現代ゲームの「怠惰な難易度設計」への不満
投稿者は、「ゲーム業界が『より高いダメージや体力値イコールより高い難易度』と偽っていることに、もううんざりしている」と述べ、それはただ「退屈で面白くない」と感じさせると主張しました。
例として、自身が最近クリアしたという人気アクションゲーム『Stellar Blade』を挙げ、「通常難易度と困難難易度での敵の体力差は理不尽なほどだ」と批判。「このゲームは正直そこまで良くなかった。最終ボス前にやめてしまったのは、もう続ける忍耐力がなかったからだ」と続けます。そして開発者に対し、「なぜ本当の高難易度モードを作らないのか? 後から思いついたようなものなら、いっそ作らない方がマシだ」と強く問いかけています。
真の「高難易度」とは何か?過去の名作に学ぶ
単なる数値増ではない、奥深い挑戦
この投稿に対し、コメント欄には多くのプレイヤーから同様の不満が寄せられ、かつてのゲームが提供していた「真に作り込まれた高難易度」設計を懐かしむ声が上がりました。

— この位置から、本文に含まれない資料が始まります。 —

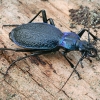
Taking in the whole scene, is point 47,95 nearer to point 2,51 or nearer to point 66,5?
point 2,51

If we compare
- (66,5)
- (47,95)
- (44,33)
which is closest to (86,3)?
(66,5)

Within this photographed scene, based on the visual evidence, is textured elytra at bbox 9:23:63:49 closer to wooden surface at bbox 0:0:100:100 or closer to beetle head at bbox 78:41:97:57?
wooden surface at bbox 0:0:100:100

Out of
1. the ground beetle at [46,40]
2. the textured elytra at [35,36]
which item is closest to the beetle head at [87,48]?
the ground beetle at [46,40]

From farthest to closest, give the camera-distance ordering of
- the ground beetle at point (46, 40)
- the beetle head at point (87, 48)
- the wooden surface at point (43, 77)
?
the ground beetle at point (46, 40) < the beetle head at point (87, 48) < the wooden surface at point (43, 77)

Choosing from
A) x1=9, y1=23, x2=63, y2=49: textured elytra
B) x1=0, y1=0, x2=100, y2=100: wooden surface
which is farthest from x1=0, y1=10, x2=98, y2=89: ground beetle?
x1=0, y1=0, x2=100, y2=100: wooden surface

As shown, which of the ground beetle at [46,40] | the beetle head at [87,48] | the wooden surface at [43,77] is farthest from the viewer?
the ground beetle at [46,40]

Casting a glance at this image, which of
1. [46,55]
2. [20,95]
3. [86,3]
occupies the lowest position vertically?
[20,95]

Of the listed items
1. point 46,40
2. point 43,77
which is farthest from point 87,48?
point 43,77

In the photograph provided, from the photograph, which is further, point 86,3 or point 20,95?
point 86,3

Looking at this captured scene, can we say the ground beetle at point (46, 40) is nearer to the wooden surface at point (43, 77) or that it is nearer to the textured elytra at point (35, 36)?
the textured elytra at point (35, 36)
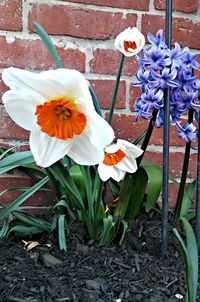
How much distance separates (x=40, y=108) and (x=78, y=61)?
0.50 m

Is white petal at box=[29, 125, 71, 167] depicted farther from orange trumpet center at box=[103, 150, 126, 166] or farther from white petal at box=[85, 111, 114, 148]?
orange trumpet center at box=[103, 150, 126, 166]

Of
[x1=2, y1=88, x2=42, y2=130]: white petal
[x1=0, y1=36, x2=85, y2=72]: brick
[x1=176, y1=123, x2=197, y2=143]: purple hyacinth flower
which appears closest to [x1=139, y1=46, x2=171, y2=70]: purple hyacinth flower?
[x1=176, y1=123, x2=197, y2=143]: purple hyacinth flower

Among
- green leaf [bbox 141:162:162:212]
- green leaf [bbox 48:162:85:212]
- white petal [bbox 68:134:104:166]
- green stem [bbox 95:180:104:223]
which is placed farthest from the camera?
green leaf [bbox 141:162:162:212]

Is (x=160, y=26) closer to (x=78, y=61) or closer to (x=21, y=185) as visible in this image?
(x=78, y=61)

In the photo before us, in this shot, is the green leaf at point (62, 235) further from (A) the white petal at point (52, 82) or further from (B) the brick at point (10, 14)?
(B) the brick at point (10, 14)

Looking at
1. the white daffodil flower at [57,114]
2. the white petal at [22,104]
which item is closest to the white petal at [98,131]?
the white daffodil flower at [57,114]

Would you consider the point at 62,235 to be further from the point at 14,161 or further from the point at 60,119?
the point at 60,119

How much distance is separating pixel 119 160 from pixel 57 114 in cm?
26

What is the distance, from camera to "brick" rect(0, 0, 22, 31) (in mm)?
1289

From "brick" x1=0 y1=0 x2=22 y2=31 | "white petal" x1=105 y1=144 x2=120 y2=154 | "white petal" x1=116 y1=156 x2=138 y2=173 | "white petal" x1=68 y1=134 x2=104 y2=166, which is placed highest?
"brick" x1=0 y1=0 x2=22 y2=31

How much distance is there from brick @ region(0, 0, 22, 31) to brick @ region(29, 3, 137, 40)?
1.4 inches

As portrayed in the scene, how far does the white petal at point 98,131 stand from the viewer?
854 mm

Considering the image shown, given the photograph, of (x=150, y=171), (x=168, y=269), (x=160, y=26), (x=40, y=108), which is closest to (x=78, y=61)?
(x=160, y=26)

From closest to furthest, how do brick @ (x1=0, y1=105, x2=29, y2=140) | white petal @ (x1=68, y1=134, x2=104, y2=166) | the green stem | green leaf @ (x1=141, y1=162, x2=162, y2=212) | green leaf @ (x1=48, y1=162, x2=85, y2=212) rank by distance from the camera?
white petal @ (x1=68, y1=134, x2=104, y2=166) < green leaf @ (x1=48, y1=162, x2=85, y2=212) < the green stem < green leaf @ (x1=141, y1=162, x2=162, y2=212) < brick @ (x1=0, y1=105, x2=29, y2=140)
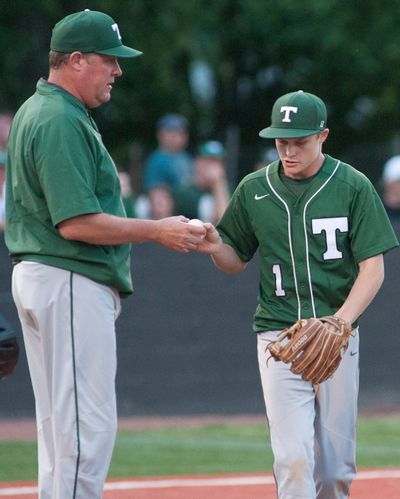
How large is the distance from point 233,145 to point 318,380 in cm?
1072

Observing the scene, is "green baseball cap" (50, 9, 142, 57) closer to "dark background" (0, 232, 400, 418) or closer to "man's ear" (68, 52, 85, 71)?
"man's ear" (68, 52, 85, 71)

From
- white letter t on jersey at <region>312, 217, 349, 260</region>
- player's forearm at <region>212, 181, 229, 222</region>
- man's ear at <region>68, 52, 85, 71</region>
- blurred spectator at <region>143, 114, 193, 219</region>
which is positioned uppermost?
man's ear at <region>68, 52, 85, 71</region>

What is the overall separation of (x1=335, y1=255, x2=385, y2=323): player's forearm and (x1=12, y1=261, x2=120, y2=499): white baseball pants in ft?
3.48

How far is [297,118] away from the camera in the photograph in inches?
228

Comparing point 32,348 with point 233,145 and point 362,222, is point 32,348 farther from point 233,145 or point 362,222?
point 233,145

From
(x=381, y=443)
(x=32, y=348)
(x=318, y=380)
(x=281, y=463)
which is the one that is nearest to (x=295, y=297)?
(x=318, y=380)

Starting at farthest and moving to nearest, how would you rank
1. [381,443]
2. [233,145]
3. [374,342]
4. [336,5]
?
[336,5] < [233,145] < [374,342] < [381,443]

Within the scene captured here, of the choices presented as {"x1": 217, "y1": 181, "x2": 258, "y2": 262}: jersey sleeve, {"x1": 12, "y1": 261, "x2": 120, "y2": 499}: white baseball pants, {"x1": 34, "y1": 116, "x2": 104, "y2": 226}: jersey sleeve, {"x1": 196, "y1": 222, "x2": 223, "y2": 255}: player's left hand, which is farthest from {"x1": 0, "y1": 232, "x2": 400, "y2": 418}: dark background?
{"x1": 34, "y1": 116, "x2": 104, "y2": 226}: jersey sleeve

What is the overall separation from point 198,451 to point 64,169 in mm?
4989

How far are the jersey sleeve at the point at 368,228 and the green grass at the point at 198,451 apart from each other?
3446 mm

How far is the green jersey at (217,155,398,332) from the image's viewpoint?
5.76 meters

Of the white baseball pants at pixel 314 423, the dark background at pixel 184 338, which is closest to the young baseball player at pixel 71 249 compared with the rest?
the white baseball pants at pixel 314 423

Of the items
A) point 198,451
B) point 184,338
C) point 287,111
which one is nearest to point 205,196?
point 184,338

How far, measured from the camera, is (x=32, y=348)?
215 inches
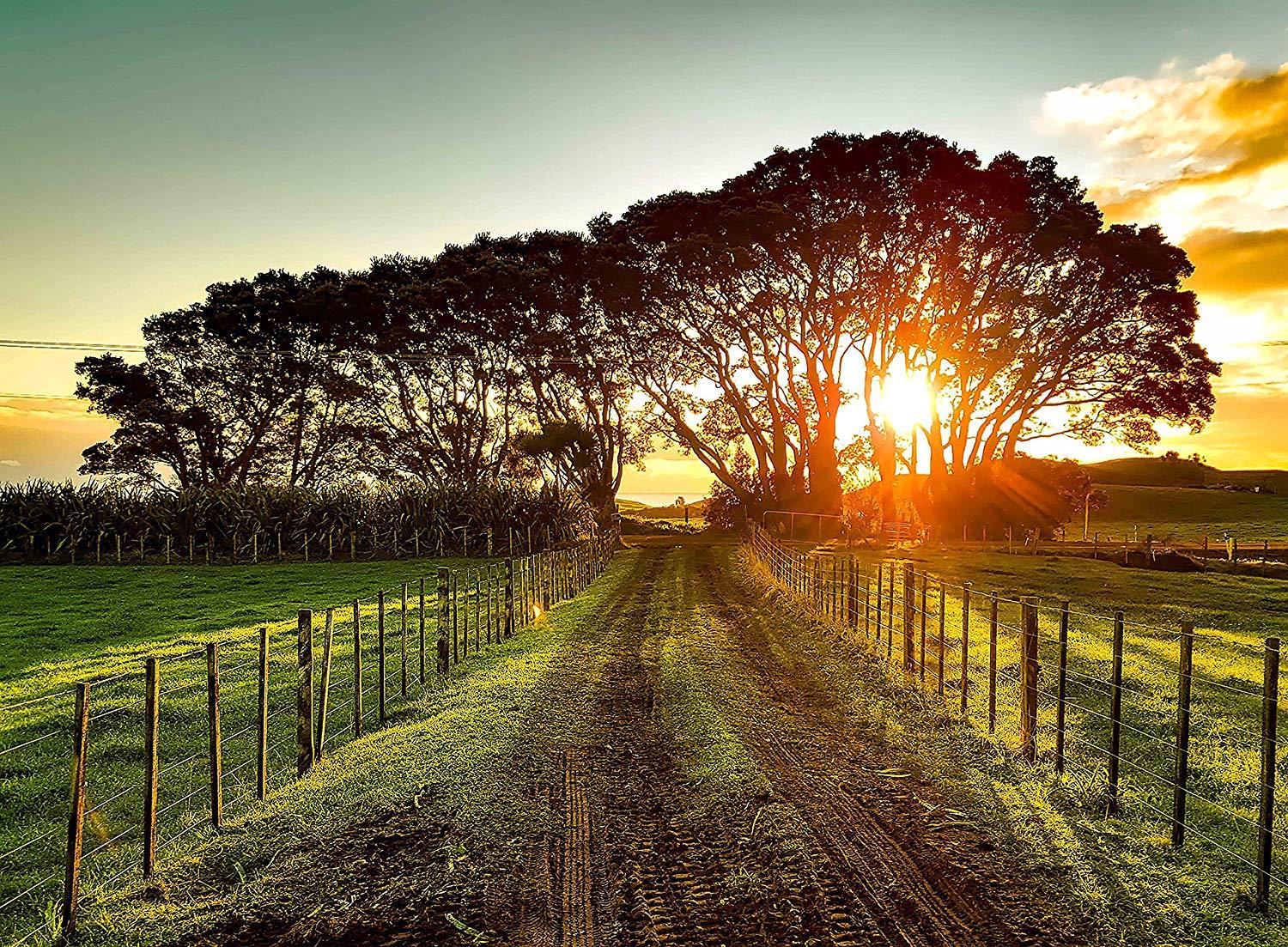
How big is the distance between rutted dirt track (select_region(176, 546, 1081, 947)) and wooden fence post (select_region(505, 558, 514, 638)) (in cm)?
676

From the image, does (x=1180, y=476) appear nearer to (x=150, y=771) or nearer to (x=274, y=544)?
(x=274, y=544)

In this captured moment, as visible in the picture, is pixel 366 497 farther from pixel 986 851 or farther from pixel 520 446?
pixel 986 851

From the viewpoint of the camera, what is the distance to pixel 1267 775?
240 inches

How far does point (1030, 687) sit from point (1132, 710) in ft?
9.23

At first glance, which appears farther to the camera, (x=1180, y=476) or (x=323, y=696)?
(x=1180, y=476)

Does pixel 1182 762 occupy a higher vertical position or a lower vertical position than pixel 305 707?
higher

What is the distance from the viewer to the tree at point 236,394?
4756 centimetres

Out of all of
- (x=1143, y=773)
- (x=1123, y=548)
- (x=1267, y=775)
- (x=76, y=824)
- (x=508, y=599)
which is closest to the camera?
(x=76, y=824)

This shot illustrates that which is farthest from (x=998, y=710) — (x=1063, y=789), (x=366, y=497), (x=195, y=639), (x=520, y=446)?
(x=520, y=446)

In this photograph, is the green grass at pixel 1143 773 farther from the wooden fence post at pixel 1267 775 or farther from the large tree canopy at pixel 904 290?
the large tree canopy at pixel 904 290

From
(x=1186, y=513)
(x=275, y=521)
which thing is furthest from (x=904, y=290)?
(x=1186, y=513)

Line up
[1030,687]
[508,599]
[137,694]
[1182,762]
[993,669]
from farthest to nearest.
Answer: [508,599]
[137,694]
[993,669]
[1030,687]
[1182,762]

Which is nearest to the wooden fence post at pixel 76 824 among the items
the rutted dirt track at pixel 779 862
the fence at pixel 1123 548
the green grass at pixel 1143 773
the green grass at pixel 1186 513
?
the rutted dirt track at pixel 779 862

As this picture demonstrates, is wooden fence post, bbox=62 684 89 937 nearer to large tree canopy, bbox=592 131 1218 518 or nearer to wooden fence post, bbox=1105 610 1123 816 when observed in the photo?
wooden fence post, bbox=1105 610 1123 816
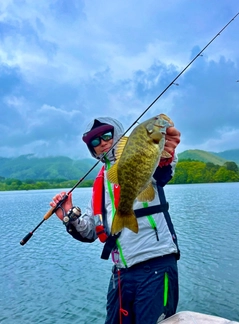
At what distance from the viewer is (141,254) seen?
3.92m

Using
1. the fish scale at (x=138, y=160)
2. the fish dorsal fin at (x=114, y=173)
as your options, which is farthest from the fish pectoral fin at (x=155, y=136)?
the fish dorsal fin at (x=114, y=173)

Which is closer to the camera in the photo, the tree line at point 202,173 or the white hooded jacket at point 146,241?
the white hooded jacket at point 146,241

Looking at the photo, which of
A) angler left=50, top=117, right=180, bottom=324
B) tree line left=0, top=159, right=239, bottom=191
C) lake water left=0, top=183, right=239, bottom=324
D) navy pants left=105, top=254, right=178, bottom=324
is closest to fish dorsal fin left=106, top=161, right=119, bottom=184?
angler left=50, top=117, right=180, bottom=324

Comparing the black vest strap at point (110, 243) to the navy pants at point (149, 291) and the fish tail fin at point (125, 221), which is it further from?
the fish tail fin at point (125, 221)

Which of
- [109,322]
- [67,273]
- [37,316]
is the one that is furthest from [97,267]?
[109,322]

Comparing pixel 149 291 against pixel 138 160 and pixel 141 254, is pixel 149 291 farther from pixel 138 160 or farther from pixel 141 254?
pixel 138 160

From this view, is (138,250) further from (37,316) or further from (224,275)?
(224,275)

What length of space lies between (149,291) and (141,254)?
390 mm

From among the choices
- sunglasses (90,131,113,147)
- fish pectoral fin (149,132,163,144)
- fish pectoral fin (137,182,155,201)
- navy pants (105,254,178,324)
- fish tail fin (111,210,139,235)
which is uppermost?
sunglasses (90,131,113,147)

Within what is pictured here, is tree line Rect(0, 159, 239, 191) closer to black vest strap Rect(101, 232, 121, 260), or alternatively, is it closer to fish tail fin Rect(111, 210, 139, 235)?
black vest strap Rect(101, 232, 121, 260)

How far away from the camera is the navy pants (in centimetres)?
380

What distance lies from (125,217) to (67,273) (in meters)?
14.3

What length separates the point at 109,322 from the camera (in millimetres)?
4184

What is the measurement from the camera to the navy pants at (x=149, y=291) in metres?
3.80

複数のプレイヤーが共通して言及したのが、不朽の傑作シューター『007 ゴールデンアイ』です。このゲームでは、難易度を上げると単に敵のHPや攻撃力が増えるだけでなく、ミッション目標が追加されるという特徴がありました。例えば、低難易度では脱出地点に到達すれば良いだけだったミッションが、高難易度では追加エリアに潜入して特定の装置を破壊したり、さらに短い時間で目標を達成したりする必要が生じました。同時に、敵のAIは賢くなり、射撃精度も向上し、より積極的にプレイヤーを包囲しようとするため、より慎重な戦略が求められたのです。
逆算から生まれる緻密なゲームデザイン
特に高い評価を得たコメントの一つは、『007 ゴールデンアイ』のステージ設計が最高難易度から逆算して作られていたと指摘しています。開発者はまず最も完全なミッション目標を設定し、そこから低難易度版を作る際に徐々に要素を削っていったというのです。
これは、現代の多くのゲームが採用する「まず通常難易度を作り、後から数値を盛っていく」という、まさに投稿者が批判する「怠惰な」手法とは対照的です。
「長くなる」だけではダメ!プレイヤーのスキルを試す難易度を
コメント欄全体の共通認識として、敵を「体力バカ」にするだけではゲームは「より難しく」なるのではなく、単に「より長く」なるだけだという意見が優勢でした。真のハードコアな難易度は、プレイヤーに新しい戦略を学び、新しいルートを探索し、新しいメカニズムに対応するよう促すべきであり、同じボス戦で何十分も体力バーを削らせるべきではない、という声が目立ちます。
あるプレイヤーは、この議論を次のように締めくくっています。「もし高難易度が、単に高いダメージを受けて、より多くの時間をかけてゴリ押しするだけなら、それは本質的にプレイヤーの忍耐力を試すものであり、スキルを試すものではない。」
まとめ
ゲーマーたちが熱く語るこの「難易度設計」の課題は、単なるゲームプレイの快適さだけでなく、ゲームが提供すべき「挑戦と達成感」の核心に触れるものです。単調な数値調整に頼るのではなく、戦略性や状況判断、新たなスキルの習得を促すような、奥深い難易度設計こそが、プレイヤーを真に魅了し続けるのではないでしょうか。日本のゲーム業界においても、このような「怠惰な難易度設計」に陥っていないか、改めて問われるべき時が来ているのかもしれません。